Another problem he cited was the issue and “incessant push” of global warming, but he explained “few investors seem to care about it unless there’s a new solar IPO to run up on the first day”.
For those who are dismayed by the negative picture Mr Gross has potentially painted of the future, what steps should be taken next? Mr Gross did point towards what he believes could work best next, joking that he had “expressed another opinion”.
He, seemingly tongue-in-cheek, referenced two recent occurrences which piqued the interest of many people right across the globe, hitting headlines for staggering sums of money.
First was “Salvatore Garau’s NFT”, where an artist reportedly sold an “invisible sculpture” for a $18,000. The Italian artist’s work, entitled ‘Io Sono’ or ‘I Am’ does not exist, rather is a space “full of energy”.
Mr Gross also spoke of the “Honus Wagner baseball card”, a sports card which depicts the famous American baseball shortstop who played from 1897 to 1917, mostly for the Pittsburgh Pirates.
One recently sold for $6.606million, breaking the record for the most expensive sports card ever. ESPN estimates there are approximately 60 of these cards left in existence.
Mr Gross latest note is not the first instance where he has commented on the long-standing bull market in bonds. In fact, individuals only have to look back to March where the expert said he expected yields to climb to three percent.

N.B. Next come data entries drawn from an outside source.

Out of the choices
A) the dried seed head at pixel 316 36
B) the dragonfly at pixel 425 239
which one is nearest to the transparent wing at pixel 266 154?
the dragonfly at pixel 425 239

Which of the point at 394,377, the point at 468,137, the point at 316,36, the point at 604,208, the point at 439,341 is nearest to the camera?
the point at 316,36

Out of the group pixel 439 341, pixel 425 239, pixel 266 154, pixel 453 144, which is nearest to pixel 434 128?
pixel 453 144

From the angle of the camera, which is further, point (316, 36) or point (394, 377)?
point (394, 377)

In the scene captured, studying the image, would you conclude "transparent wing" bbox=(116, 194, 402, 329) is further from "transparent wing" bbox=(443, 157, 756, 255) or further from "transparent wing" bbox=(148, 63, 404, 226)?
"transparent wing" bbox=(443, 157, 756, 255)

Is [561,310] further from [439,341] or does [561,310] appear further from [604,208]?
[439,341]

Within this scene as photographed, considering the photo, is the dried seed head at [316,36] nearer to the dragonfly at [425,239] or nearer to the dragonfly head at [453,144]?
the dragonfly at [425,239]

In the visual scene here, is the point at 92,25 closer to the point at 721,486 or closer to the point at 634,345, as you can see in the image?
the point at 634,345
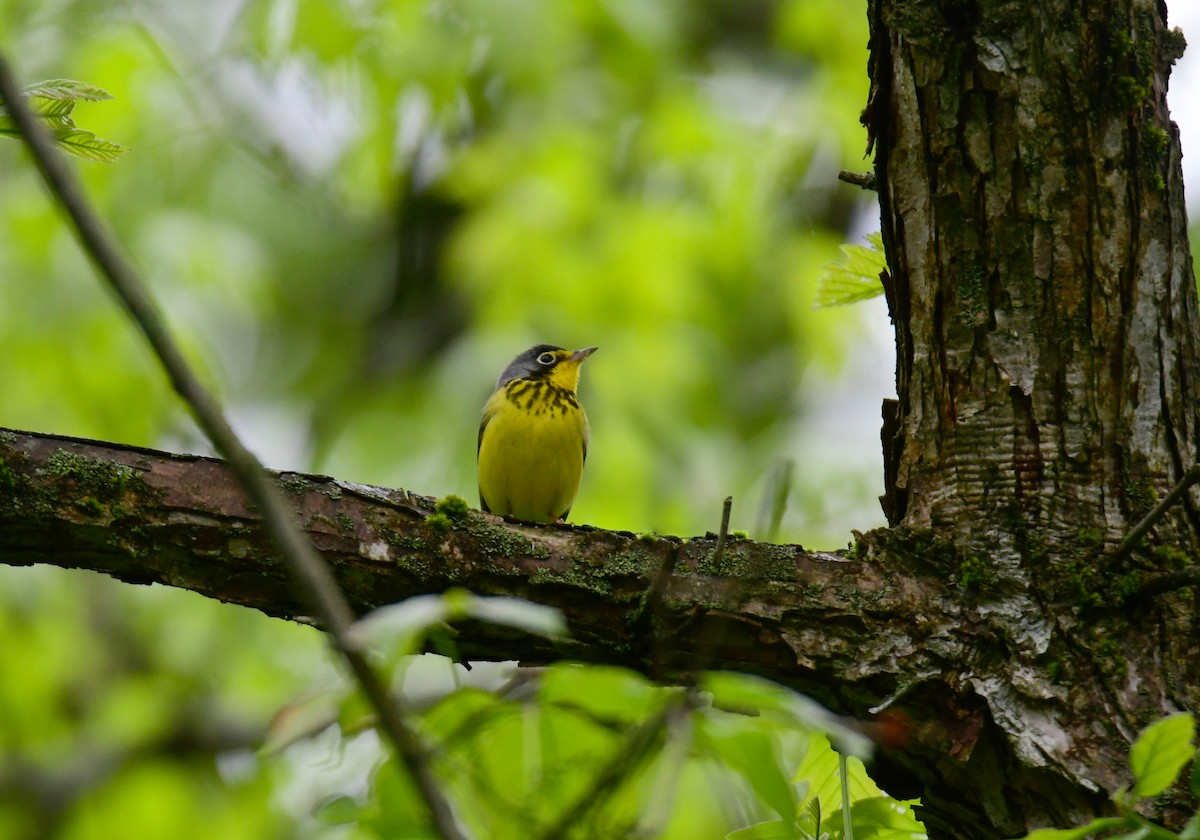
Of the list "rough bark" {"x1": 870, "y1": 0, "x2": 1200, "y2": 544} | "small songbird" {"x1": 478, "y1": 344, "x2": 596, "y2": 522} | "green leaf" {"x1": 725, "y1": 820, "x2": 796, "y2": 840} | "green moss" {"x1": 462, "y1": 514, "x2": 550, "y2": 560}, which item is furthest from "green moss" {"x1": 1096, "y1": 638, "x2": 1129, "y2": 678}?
"small songbird" {"x1": 478, "y1": 344, "x2": 596, "y2": 522}

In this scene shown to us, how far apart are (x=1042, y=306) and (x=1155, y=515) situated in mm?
533

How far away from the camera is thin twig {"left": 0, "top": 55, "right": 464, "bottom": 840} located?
3.06 feet

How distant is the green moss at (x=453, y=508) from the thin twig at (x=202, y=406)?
4.72ft

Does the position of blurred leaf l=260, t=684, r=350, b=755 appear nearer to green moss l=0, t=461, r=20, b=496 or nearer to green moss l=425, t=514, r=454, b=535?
green moss l=425, t=514, r=454, b=535

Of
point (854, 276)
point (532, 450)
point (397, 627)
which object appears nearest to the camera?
point (397, 627)

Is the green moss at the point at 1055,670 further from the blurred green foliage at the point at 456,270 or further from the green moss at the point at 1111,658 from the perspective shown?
the blurred green foliage at the point at 456,270

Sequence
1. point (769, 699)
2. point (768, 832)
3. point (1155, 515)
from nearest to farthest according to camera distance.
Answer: point (769, 699) < point (768, 832) < point (1155, 515)

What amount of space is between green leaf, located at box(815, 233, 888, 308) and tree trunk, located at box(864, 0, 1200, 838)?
0.10 meters

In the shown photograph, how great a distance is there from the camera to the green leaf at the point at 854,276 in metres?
2.71

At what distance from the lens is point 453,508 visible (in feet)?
7.99

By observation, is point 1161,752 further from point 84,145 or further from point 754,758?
point 84,145

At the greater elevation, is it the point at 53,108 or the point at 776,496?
the point at 53,108

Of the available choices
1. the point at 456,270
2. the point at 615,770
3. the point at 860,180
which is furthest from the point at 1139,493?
the point at 456,270

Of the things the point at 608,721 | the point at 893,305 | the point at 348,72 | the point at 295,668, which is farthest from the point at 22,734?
the point at 608,721
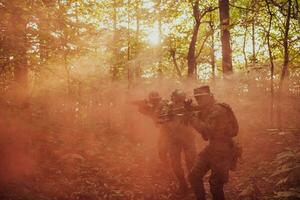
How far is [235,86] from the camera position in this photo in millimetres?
14539

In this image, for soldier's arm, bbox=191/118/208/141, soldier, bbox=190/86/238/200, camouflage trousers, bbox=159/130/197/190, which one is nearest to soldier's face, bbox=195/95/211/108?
soldier, bbox=190/86/238/200

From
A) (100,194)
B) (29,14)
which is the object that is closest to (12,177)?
(100,194)

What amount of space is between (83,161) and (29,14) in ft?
14.7

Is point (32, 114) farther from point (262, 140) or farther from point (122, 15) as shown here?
point (122, 15)

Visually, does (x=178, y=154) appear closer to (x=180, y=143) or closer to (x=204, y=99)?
(x=180, y=143)

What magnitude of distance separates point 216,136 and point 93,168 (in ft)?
14.3

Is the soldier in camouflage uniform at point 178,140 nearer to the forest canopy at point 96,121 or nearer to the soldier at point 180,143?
the soldier at point 180,143

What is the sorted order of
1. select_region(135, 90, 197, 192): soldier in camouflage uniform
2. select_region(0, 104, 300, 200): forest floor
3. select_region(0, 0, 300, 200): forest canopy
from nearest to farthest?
select_region(0, 104, 300, 200): forest floor, select_region(0, 0, 300, 200): forest canopy, select_region(135, 90, 197, 192): soldier in camouflage uniform

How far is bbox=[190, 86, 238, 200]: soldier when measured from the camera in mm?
5500

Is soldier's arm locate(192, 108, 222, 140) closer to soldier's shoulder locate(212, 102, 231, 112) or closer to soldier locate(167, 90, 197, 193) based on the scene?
soldier's shoulder locate(212, 102, 231, 112)

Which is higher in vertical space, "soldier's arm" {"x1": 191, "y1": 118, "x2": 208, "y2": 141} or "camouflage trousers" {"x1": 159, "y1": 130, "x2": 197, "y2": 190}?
"soldier's arm" {"x1": 191, "y1": 118, "x2": 208, "y2": 141}

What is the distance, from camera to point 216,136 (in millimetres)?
5613

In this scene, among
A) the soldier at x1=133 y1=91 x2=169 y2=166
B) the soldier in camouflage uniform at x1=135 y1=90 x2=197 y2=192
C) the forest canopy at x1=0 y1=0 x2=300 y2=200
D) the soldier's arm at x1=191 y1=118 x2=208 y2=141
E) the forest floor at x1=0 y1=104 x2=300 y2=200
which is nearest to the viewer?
the soldier's arm at x1=191 y1=118 x2=208 y2=141

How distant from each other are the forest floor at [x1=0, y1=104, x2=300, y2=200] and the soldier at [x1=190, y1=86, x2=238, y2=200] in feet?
3.28
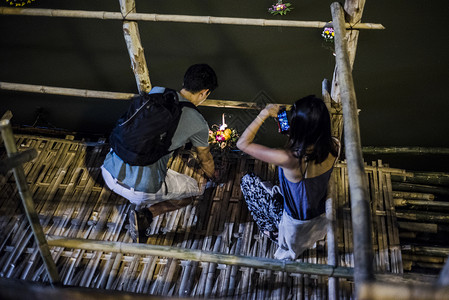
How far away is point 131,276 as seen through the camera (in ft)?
10.5

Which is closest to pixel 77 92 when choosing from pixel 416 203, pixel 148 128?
pixel 148 128

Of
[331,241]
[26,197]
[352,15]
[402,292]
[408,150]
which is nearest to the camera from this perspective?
[402,292]

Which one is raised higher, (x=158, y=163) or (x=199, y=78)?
(x=199, y=78)

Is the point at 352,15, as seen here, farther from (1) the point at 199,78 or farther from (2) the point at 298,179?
(2) the point at 298,179

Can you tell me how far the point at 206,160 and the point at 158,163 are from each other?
0.50 m

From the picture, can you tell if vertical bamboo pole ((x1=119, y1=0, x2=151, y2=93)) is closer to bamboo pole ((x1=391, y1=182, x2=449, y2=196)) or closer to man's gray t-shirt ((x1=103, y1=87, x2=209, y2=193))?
man's gray t-shirt ((x1=103, y1=87, x2=209, y2=193))

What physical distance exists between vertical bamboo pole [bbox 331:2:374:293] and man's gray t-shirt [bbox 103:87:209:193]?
1132 mm

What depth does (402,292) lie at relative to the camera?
3.87 ft

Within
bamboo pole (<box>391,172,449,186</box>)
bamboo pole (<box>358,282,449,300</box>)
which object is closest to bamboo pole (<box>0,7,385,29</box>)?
bamboo pole (<box>391,172,449,186</box>)

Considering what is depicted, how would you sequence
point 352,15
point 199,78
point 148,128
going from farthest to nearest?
point 352,15 < point 199,78 < point 148,128

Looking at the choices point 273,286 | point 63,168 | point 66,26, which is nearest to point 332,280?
point 273,286

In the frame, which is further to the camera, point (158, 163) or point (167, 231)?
point (167, 231)

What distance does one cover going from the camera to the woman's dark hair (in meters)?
2.44

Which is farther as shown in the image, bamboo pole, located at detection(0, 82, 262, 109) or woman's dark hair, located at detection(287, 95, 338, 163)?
bamboo pole, located at detection(0, 82, 262, 109)
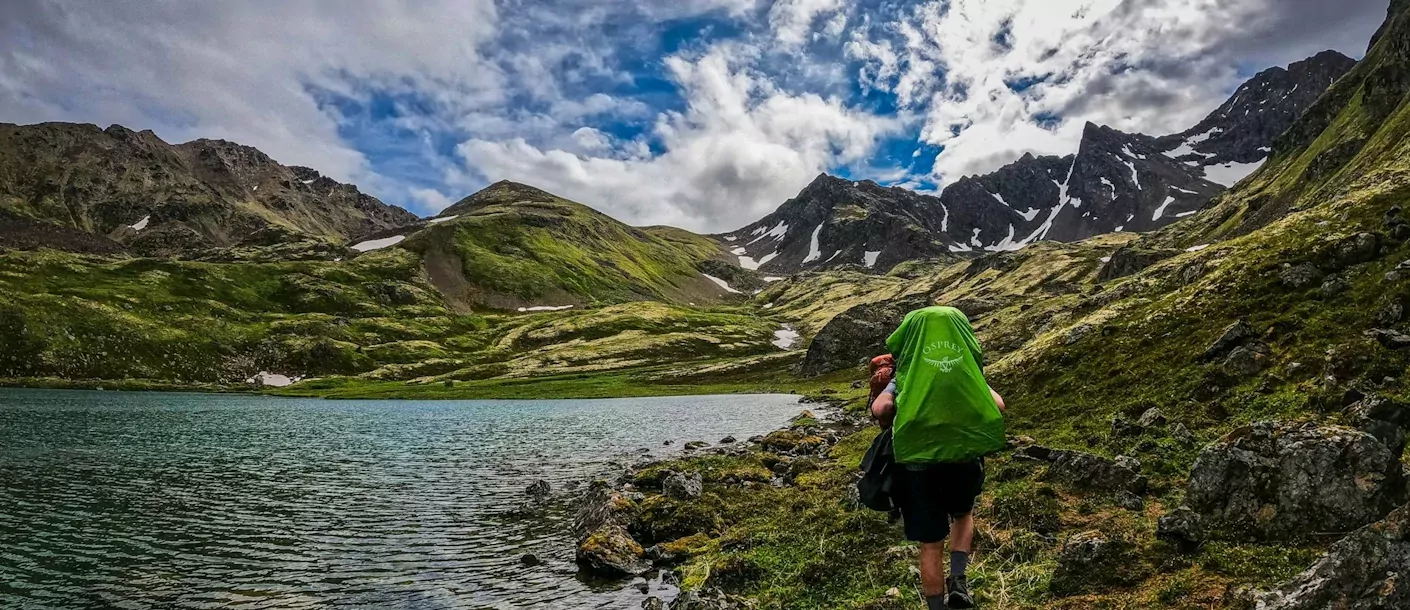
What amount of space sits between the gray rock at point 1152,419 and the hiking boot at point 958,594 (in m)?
21.0

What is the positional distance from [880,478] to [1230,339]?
31.6m

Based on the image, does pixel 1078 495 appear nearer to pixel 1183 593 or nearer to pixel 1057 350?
pixel 1183 593

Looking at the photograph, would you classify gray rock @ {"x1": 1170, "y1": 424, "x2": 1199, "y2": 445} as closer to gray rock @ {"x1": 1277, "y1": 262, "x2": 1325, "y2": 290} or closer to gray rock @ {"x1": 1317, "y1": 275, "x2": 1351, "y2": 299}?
gray rock @ {"x1": 1317, "y1": 275, "x2": 1351, "y2": 299}

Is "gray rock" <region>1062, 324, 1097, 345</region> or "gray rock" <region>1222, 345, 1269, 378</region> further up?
"gray rock" <region>1062, 324, 1097, 345</region>

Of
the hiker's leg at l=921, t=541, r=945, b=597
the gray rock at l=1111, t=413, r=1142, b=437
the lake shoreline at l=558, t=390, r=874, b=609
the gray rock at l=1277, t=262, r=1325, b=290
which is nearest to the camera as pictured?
the hiker's leg at l=921, t=541, r=945, b=597

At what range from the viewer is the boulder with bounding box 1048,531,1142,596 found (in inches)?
514

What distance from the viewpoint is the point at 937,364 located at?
9.95 meters

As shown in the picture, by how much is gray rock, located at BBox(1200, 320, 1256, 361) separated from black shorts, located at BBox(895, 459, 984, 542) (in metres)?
30.7

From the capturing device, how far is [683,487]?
3431cm

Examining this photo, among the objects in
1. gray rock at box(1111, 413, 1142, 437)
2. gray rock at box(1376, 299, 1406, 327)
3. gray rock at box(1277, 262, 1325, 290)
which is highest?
gray rock at box(1277, 262, 1325, 290)

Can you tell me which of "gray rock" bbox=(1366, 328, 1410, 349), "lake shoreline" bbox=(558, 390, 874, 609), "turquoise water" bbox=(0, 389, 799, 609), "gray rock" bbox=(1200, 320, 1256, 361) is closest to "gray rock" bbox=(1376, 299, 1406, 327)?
"gray rock" bbox=(1366, 328, 1410, 349)

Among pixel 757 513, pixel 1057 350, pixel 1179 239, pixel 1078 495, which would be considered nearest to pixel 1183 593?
pixel 1078 495

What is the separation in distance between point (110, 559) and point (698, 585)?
2564cm

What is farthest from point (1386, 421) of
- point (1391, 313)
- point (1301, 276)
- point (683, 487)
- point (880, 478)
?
point (1301, 276)
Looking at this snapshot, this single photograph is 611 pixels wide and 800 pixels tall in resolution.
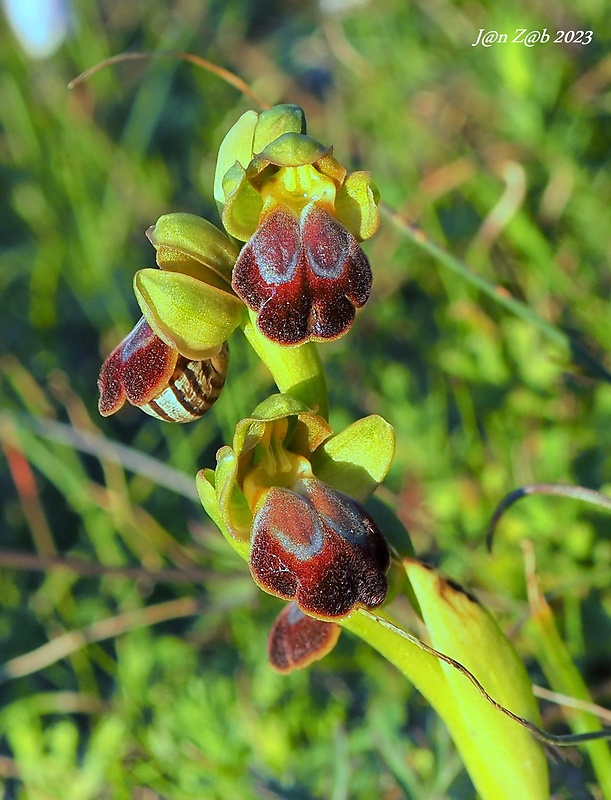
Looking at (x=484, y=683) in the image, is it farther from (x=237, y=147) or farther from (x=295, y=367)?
(x=237, y=147)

Indeed, back in 2018, he also discussed the idea of Government bonds, calling them a “bear market” after the Treasury yield surged.
Many have looked to Mr Gross for guidance over the years, as he cemented his place as a pioneer in fixed income investing. Throughout his career, he has been the recipient of numerous awards for fixed income management.
Mr Gross announced his retirement from Janus Henderson Investors and from active fund management back in February 2019. He intended to spend more time on managing his personal assets, alongside his sizeable private charitable foundation.
The William, Jeff and Jennifer Gross Family Foundation is worth $390 million in assets, and annually donates more than ¢21million to non-profits involved in humanitarian causes, health care and education.